After the alignment the receiver still seemed quiet on the upper bands above 10 MHz although the sensitivity looked OK. I am interested in hearing from anyone with this type of receiver if they have or have not noticed this. The preselector circuitry is pretty much the only thing that could cause this to happen. When switching to the bands above 10 MHz additional passive components are added to the preselector circuitry. The alignment of the preselector when smoothly with no anomalies in the tuning. I did not do a formal sensitivity test but I did applied a 1 microvolt signal with 100 percent modulation (1 KHz tone) into the receiver on 10 meters and the S/N seemed good. I also did some on air testing with a 10 meter MOSFET preamp I used years ago for satellite work and it didn't do much other than driving the S-meter a little higher.
As mentioned above the receiver has a built-in Q multiplier. It works but in the reject mode the notch appears to be to broad and also not very deep. I did not do any detailed testing on this.
Overall it doesn't seem to be a bad receiver for it's vintage and initial cost. It's stable, has 1 KHz dial resolution and so far I haven't noticed any anomalies like overload issues or image problems.
I plan to use it as part of my AM station set-up.
UPDATE APRIL 10, 2011
When I initially got this receiver I spent some time on the Internet collecting information on it. From what I found it was normal to have some AC hum from the speaker. This receiver also had hum so I considered it normal. The hum showed up when the receiver was in the standby position or when the receiver was muted during a transmission. I am currently using this receiver with a Heathkit DX-60B transmitter. The hum wasn't all that bad but was a bit annoying. I decided to do something about it. The power supply uses a full wave rectifier circuit feeding a 2200 µF filter capacitor. There was an output from this feeding the audio output transistors directly. I replaced the filter capacitor with a 4700 µF and the hum was reduced to a point where it became barely noticeable. Today's electrolytic capacitors are much smaller and there was plenty of space on the power supply board to install it. I checked the original 2200 µF capacitor on a capacitance bridge and it tested OK. I don't expect to see any adverse effects with this change and so far there has been none.
UPDATE December 4, 2014
I bought another AX-190 receiver at a Ham flea market a few months ago. It had the same problem as this one with a lazy LSB crystal. See A BFO for the Allied AX-190 Receiver for more information. I did a couple of thing to try to resolve the problem. I added the lazy lower sideband crystal (456.5 KHz) from the first radio in parallel with the lower sideband crystal in the latest radio just to see what would happen.
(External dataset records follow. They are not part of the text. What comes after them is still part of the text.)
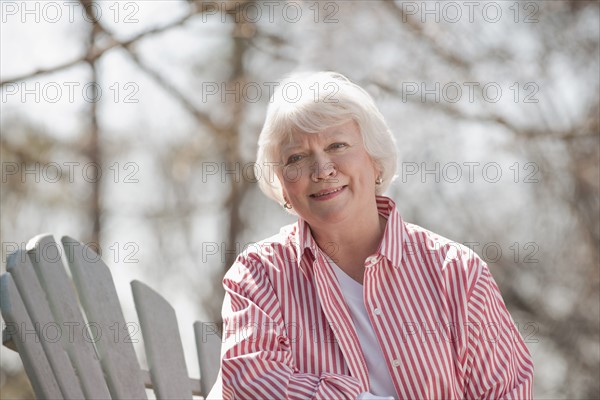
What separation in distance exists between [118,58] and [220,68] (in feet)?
2.69

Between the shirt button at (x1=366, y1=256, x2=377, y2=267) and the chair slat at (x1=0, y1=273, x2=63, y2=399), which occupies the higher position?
the shirt button at (x1=366, y1=256, x2=377, y2=267)

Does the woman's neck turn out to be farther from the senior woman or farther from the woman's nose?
the woman's nose

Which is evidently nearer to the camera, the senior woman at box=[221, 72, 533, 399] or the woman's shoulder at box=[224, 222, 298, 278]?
the senior woman at box=[221, 72, 533, 399]

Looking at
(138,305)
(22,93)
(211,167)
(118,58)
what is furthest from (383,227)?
(211,167)

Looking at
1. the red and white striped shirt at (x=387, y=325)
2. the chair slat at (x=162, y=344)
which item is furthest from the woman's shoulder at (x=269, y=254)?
the chair slat at (x=162, y=344)

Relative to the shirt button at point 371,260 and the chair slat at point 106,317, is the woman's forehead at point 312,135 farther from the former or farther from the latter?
the chair slat at point 106,317

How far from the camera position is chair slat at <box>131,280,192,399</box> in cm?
286

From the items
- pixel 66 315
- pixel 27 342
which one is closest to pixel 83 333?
pixel 66 315

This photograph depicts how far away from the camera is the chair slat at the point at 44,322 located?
7.96 ft

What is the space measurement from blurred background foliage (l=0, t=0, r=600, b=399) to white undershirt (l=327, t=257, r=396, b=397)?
8.60 feet

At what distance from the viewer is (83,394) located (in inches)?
100

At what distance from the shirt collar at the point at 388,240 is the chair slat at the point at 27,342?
684mm

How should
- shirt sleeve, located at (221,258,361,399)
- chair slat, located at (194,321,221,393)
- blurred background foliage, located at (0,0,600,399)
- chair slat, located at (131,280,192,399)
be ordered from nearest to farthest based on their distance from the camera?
shirt sleeve, located at (221,258,361,399)
chair slat, located at (131,280,192,399)
chair slat, located at (194,321,221,393)
blurred background foliage, located at (0,0,600,399)

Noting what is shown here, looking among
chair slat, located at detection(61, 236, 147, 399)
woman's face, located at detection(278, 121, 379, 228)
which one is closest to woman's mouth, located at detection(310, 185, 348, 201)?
woman's face, located at detection(278, 121, 379, 228)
This actually worked, I assume it increases the "Q". I also noticed that when I placed the oscilloscope probe on the crystal lead the circuit was a little slower to start. I think the probe capacitance is about 20 or 30 pF. This lead me to remove the 20 pF, c68, at the base of the oscillator transistor. Removing the cap., had very little effect on the actual frequency. I don't know if just removing this cap., would improve the situation. The receiver has been in operation for a few months now and so far it has worked fine.